• AUSZUG:
________________________________________
Frank Göhre: 1980 war ich Stadtschreiber in Soltau und wollte eine eigene Kriminalgeschichte entwickeln. In der Stadtbücherei stieß ich auf die vierbändige Werkausgabe eines unbekannten Autors, obwohl ich als Buchhändler Schriftsteller kennen sollte, die es zu einer Werkausgabe gebracht hatten. Ich fing also an, diesen Glauser zu lesen und war sofort fasziniert.
TG: Was genau hat Sie an Glauser gefesselt?
FG: Diese ländliche Atmosphäre des Berner Oberlands, die genaue Psychologie seiner Figuren und vor allem natürlich sein Stil. Er schrieb einfach verdammt gut. Ein Glauserzitat fasziniert mich immer noch: „Hock ab, Studer“. Das meint: Komm erst einmal zur Ruhe, hör zu, lass die Geschichten sich entwickeln, lass die Leute zu Wort kommen, ohne gleich zu werten. Ich war so fasziniert, dass ich beinahe einen eigenen Wachtmeister Studer geschaffen hätte, einen Ermittler auf dem Lande. Das habe ich aber dann doch gelassen.

Gauser beeinflusst Göhre
TG:
Aber Glauser hat Sie sehr beeinflusst?
________________________________________
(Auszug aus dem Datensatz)
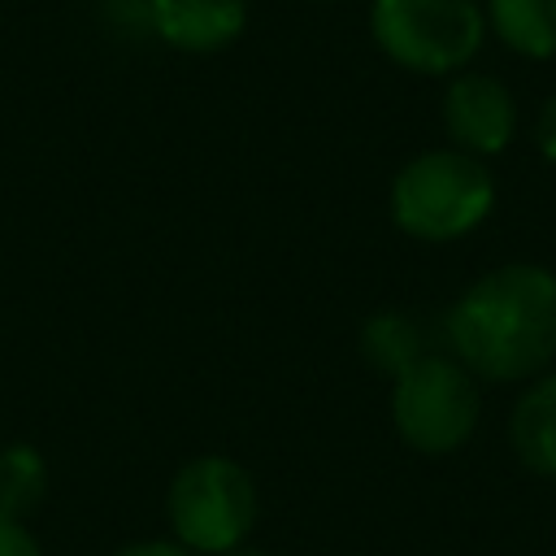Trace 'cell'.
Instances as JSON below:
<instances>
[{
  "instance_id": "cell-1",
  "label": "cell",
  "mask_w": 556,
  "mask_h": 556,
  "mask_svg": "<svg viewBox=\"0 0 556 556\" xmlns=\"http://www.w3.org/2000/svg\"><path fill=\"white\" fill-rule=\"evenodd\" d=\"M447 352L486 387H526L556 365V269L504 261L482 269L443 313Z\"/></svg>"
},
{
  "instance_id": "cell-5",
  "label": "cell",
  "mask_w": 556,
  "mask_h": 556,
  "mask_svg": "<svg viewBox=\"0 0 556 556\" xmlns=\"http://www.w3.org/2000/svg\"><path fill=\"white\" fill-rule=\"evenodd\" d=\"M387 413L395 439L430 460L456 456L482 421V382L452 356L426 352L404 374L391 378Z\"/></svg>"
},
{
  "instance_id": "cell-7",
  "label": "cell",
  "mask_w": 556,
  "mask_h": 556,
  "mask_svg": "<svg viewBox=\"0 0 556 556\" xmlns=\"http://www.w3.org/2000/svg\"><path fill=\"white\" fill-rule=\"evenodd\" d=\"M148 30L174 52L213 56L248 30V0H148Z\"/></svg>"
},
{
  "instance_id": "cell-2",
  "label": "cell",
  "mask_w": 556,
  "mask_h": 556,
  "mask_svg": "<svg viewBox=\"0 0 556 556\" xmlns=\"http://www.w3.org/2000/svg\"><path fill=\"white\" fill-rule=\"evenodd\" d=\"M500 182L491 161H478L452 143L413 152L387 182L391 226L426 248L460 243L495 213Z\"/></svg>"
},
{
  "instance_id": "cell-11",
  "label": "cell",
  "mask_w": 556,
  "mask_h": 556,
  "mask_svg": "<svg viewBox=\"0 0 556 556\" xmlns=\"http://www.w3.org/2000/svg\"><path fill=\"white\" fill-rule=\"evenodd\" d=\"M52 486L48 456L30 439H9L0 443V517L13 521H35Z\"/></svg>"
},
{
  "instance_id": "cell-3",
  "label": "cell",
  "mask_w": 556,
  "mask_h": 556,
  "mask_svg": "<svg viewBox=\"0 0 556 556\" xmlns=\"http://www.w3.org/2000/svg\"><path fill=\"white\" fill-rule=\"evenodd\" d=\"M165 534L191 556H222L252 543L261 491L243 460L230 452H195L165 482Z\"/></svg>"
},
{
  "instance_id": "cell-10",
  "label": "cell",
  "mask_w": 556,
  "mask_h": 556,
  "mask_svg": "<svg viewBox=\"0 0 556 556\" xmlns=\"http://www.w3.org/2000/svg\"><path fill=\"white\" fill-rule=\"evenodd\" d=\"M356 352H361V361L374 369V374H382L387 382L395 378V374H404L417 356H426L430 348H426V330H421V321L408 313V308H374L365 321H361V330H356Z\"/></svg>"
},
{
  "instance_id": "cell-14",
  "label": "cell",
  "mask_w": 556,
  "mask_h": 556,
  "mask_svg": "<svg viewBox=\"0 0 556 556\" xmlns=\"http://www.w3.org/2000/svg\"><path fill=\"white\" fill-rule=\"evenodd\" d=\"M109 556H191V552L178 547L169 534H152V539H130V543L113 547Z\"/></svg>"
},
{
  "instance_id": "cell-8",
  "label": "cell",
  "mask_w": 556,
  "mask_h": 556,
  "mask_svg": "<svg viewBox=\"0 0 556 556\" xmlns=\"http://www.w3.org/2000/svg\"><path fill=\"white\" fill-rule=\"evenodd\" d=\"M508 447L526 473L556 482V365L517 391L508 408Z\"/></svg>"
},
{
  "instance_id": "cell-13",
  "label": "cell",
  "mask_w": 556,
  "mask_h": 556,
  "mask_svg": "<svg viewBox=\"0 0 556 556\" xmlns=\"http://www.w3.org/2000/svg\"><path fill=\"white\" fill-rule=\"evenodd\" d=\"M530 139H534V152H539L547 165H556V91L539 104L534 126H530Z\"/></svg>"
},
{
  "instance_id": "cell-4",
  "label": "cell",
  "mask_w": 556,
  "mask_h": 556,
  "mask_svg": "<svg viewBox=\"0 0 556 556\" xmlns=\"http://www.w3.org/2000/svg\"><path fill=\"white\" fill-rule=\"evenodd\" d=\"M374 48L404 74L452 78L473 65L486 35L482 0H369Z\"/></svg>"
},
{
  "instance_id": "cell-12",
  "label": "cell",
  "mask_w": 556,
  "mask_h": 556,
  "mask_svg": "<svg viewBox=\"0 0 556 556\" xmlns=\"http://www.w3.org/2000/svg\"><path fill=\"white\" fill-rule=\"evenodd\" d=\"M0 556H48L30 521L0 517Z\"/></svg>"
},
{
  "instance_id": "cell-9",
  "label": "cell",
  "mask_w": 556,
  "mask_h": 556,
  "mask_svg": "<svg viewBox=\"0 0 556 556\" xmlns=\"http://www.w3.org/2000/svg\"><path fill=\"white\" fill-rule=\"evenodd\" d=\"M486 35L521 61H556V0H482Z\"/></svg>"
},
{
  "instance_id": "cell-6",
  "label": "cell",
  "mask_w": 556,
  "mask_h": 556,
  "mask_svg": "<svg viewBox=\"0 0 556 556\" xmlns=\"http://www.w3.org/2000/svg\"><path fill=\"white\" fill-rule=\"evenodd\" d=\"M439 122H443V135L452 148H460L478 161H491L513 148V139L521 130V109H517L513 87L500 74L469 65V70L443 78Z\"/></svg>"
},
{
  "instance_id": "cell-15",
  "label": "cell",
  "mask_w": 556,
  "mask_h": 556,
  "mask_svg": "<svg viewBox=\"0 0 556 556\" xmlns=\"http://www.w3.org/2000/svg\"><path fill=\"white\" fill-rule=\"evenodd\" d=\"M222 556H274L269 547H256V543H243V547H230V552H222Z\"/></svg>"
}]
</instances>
________________________________________
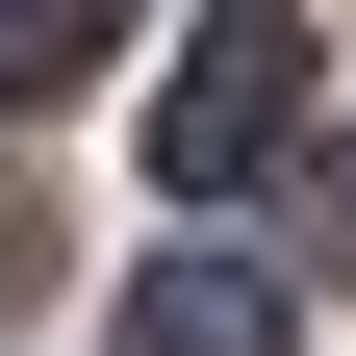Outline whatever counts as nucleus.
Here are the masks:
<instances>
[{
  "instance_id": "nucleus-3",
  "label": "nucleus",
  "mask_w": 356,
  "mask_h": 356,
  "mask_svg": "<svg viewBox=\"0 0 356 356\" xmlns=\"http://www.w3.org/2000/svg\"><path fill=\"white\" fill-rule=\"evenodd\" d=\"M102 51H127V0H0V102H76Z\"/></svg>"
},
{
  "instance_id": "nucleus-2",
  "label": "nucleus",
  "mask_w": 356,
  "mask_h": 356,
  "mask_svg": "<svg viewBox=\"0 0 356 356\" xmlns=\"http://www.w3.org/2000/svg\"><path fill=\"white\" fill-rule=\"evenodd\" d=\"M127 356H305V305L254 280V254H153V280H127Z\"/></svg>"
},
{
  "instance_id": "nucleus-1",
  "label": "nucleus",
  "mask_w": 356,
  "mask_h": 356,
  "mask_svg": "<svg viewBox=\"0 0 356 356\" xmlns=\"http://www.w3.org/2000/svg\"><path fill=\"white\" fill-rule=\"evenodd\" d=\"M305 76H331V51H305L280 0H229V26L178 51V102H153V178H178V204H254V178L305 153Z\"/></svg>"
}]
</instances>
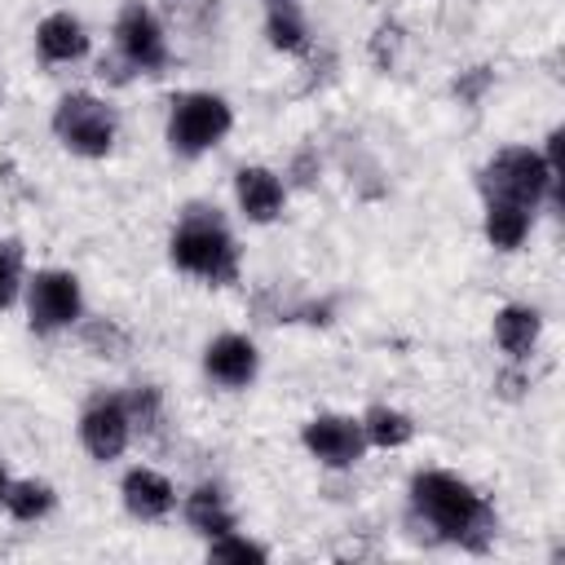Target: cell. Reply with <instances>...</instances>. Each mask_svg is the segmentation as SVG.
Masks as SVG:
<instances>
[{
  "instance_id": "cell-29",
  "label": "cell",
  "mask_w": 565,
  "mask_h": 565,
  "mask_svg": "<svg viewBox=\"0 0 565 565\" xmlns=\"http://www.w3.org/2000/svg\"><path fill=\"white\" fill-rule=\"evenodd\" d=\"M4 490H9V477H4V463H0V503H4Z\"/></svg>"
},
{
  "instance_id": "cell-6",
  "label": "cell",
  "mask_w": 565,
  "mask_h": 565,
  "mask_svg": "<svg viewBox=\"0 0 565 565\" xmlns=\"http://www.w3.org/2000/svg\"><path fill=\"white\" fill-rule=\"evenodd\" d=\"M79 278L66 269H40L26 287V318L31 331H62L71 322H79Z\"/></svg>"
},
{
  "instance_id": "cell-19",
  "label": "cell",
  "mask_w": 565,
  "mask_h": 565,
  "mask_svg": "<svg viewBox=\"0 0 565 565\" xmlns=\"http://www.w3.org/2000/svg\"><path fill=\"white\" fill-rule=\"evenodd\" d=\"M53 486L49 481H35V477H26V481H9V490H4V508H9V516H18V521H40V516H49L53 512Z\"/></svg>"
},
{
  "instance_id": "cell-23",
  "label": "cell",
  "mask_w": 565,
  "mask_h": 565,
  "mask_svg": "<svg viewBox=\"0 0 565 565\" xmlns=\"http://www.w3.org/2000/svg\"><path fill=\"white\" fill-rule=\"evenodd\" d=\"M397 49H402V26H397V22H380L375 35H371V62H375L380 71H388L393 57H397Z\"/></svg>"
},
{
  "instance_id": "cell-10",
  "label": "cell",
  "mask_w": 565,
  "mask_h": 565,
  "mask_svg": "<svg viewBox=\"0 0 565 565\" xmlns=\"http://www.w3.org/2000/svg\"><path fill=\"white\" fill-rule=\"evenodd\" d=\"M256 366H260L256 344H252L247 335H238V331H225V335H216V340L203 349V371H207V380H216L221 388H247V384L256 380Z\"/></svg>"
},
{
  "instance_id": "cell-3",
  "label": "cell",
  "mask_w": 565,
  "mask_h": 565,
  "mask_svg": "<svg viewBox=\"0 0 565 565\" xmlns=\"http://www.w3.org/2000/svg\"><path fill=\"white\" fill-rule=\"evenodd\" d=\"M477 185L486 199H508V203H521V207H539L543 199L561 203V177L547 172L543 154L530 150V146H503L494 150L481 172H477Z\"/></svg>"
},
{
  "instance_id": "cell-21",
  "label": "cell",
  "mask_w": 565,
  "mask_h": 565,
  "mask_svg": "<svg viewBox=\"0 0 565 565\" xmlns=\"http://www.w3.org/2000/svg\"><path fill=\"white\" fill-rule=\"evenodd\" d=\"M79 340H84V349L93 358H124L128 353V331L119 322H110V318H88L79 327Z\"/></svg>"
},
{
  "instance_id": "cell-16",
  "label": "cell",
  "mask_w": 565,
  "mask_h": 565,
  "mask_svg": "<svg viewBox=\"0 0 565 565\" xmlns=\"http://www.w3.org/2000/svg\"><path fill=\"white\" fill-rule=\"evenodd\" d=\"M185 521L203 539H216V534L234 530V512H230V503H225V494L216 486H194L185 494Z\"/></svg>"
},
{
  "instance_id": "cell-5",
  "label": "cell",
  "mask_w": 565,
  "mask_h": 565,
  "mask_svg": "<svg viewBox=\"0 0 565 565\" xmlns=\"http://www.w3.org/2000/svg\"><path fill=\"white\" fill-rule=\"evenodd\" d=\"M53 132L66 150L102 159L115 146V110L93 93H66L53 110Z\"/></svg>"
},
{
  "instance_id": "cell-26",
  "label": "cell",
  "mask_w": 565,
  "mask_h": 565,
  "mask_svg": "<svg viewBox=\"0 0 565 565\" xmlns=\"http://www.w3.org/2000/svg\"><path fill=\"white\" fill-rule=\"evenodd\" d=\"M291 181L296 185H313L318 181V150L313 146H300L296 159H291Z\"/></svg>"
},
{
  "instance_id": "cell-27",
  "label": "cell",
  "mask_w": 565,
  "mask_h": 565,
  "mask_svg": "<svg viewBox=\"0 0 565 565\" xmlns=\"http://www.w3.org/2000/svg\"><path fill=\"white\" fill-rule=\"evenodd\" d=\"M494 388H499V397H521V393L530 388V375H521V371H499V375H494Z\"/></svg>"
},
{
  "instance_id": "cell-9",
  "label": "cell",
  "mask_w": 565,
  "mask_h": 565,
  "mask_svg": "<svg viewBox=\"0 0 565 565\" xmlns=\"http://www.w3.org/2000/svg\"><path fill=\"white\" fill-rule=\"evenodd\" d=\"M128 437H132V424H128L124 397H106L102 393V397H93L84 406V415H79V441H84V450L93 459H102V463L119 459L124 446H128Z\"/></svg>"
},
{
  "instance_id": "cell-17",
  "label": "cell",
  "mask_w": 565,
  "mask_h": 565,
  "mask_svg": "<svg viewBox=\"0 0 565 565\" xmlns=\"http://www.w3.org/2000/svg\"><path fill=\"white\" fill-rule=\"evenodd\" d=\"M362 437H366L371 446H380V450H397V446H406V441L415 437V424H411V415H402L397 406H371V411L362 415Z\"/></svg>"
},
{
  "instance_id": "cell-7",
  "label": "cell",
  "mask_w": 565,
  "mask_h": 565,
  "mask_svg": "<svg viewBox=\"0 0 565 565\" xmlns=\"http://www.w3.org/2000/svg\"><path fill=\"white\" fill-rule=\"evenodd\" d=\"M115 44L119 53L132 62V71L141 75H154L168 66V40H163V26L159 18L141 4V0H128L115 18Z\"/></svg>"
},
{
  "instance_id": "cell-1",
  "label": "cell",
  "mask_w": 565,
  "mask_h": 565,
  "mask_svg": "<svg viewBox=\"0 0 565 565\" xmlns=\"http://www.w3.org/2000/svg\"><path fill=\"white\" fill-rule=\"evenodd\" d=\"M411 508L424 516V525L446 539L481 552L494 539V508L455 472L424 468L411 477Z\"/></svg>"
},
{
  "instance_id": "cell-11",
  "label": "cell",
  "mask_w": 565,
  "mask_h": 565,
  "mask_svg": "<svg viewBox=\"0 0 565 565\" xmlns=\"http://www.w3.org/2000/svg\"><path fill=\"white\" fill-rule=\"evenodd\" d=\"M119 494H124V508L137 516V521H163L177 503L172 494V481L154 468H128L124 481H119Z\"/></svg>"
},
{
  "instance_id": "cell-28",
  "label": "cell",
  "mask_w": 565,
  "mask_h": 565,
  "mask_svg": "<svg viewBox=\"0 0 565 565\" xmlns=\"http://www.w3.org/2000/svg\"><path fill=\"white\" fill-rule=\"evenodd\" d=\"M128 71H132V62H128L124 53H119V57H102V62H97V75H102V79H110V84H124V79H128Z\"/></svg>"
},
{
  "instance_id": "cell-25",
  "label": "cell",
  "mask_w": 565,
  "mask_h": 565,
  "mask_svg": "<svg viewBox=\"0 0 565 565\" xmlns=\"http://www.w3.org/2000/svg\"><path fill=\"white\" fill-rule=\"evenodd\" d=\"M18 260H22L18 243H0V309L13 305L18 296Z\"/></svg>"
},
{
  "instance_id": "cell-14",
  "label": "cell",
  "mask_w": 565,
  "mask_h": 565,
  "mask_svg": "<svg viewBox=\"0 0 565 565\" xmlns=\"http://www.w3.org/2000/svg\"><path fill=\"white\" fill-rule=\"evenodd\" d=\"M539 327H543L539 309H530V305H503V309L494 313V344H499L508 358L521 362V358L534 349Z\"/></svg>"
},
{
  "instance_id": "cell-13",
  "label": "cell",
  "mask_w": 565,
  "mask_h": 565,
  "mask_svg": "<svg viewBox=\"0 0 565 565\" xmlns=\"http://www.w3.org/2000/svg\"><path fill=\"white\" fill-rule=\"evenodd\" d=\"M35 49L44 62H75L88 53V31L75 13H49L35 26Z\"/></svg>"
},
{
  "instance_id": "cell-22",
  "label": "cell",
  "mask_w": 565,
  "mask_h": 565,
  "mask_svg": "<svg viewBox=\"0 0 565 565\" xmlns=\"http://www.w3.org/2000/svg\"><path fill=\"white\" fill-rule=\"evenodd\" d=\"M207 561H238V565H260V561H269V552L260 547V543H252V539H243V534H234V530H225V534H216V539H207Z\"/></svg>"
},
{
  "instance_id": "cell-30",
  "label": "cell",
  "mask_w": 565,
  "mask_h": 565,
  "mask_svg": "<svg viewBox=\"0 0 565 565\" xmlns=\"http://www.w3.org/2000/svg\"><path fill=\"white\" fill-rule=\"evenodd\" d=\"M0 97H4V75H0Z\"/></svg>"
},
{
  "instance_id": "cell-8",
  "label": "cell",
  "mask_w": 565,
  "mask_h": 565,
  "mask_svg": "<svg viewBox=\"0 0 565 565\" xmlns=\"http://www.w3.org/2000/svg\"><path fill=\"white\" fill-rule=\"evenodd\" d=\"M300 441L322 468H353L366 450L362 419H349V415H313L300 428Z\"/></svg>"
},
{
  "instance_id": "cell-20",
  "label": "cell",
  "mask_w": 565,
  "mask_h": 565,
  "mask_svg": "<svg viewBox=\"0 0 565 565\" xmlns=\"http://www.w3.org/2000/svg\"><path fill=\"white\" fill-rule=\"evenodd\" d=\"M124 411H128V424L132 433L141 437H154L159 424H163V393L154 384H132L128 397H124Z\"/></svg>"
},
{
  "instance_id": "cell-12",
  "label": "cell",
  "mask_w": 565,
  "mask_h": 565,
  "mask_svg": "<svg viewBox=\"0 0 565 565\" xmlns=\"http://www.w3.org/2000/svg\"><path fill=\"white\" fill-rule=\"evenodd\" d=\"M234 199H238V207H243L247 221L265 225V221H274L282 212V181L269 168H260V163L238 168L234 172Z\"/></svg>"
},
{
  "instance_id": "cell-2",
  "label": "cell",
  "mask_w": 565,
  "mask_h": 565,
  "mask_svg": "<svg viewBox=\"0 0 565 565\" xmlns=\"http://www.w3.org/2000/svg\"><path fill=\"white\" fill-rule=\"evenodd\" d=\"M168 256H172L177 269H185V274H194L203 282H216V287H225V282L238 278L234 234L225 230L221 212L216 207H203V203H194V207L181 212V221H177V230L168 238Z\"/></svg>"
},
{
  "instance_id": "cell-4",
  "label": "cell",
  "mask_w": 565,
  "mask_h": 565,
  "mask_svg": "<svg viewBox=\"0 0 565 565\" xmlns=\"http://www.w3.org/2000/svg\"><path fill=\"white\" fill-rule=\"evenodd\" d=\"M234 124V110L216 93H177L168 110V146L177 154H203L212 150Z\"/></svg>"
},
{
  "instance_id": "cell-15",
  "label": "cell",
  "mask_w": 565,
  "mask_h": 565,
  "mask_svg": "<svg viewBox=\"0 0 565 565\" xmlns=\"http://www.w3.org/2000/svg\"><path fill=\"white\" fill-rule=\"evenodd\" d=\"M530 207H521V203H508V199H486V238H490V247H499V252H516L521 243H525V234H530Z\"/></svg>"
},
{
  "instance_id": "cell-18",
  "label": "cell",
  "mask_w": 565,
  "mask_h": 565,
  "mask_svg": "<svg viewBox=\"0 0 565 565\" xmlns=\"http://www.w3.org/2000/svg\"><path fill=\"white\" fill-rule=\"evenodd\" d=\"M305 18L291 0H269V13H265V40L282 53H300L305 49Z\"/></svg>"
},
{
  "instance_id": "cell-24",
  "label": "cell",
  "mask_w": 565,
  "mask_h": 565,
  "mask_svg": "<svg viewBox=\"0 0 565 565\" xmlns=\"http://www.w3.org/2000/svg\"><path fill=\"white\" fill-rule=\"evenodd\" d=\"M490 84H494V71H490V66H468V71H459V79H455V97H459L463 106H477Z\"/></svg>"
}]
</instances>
________________________________________
Kannst du im Interview über Glauser alles von „FG: Diese ländliche“ bis hinunter zu „Sie sehr beeinflusst?“ so bearbeiten, dass „Berner Oberlands“ durch „Emmentals“ ersetzt ist, und den Abschnitt dann wiedergeben?

FG: Diese ländliche Atmosphäre des Emmentals, die genaue Psychologie seiner Figuren und vor allem natürlich sein Stil. Er schrieb einfach verdammt gut. Ein Glauserzitat fasziniert mich immer noch: „Hock ab, Studer“. Das meint: Komm erst einmal zur Ruhe, hör zu, lass die Geschichten sich entwickeln, lass die Leute zu Wort kommen, ohne gleich zu werten. Ich war so fasziniert, dass ich beinahe einen eigenen Wachtmeister Studer geschaffen hätte, einen Ermittler auf dem Lande. Das habe ich aber dann doch gelassen.

Gauser beeinflusst Göhre
TG:
Aber Glauser hat Sie sehr beeinflusst?